This boy is simply my idol! You want to know which of the above? Have you heard of a straw man fallacy and all its related arguments? Perhaps it is important that we don’t build straw men when we don’t actually need them.
You know what? If you are short of ideas in an argument, there are two simple things you can result to; insults and semantics. When a nation agrees that only ‘issues’ and ‘issues’ alone must be the basis upon which it chooses her ruler, it is a good thing. What that nation, in my estimation, must make an issue, however, must not emanate from a referendum. Rather, issues must emanate from every society’s own values and perceptions of what is good for that society. This is because what may be an issue today may be a non-issue tomorrow and vice versa.
Which of these will you consider an issue? That a presidential candidate of a leading political party of a certain democratic country has made an ex-convict (convicted for dealing in cocaine) a leading member of his campaign team or that a presidential candidate of a certain political party has a black palm or, yet still, that a Prime Minister of a certain powerful country has appointed an ex-journalist from a certain media house that had as its hobby, the hacking of people’s phones as his communications adviser? I am sure that the varying nature of the questions above has already suggested to you that what is to be made an issue must not be cast in stone.
● ● ● ● ●
• **Problem details**
Rewrite the essay on electoral issues starting at "This boy is" and ending at "and vice versa.", substituting "country" for every "nation".
● ● ● ● ●
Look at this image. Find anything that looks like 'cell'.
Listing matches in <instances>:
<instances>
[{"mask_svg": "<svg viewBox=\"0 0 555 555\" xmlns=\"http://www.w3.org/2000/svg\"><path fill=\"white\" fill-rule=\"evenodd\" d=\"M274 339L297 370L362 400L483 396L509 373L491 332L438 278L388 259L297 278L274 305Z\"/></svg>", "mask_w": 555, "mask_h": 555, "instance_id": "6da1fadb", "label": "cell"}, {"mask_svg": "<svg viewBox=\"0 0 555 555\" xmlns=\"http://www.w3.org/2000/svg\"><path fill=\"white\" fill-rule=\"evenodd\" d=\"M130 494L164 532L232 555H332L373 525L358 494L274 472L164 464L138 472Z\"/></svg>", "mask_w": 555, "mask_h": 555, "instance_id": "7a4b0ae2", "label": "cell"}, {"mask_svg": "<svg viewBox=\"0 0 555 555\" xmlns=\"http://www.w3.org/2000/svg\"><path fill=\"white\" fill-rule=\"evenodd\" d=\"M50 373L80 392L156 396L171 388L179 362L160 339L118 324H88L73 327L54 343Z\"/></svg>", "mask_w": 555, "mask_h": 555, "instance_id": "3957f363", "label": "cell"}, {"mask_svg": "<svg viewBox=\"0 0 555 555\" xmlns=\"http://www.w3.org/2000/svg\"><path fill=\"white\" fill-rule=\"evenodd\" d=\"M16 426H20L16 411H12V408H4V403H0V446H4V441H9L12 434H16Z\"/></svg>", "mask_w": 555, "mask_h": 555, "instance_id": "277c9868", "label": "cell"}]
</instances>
● ● ● ● ●
• **Exercise response**
This boy is simply my idol! You want to know which of the above? Have you heard of a straw man fallacy and all its related arguments? Perhaps it is important that we don’t build straw men when we don’t actually need them.
You know what? If you are short of ideas in an argument, there are two simple things you can result to; insults and semantics. When a country agrees that only ‘issues’ and ‘issues’ alone must be the basis upon which it chooses her ruler, it is a good thing. What that country, in my estimation, must make an issue, however, must not emanate from a referendum. Rather, issues must emanate from every society’s own values and perceptions of what is good for that society. This is because what may be an issue today may be a non-issue tomorrow and vice versa.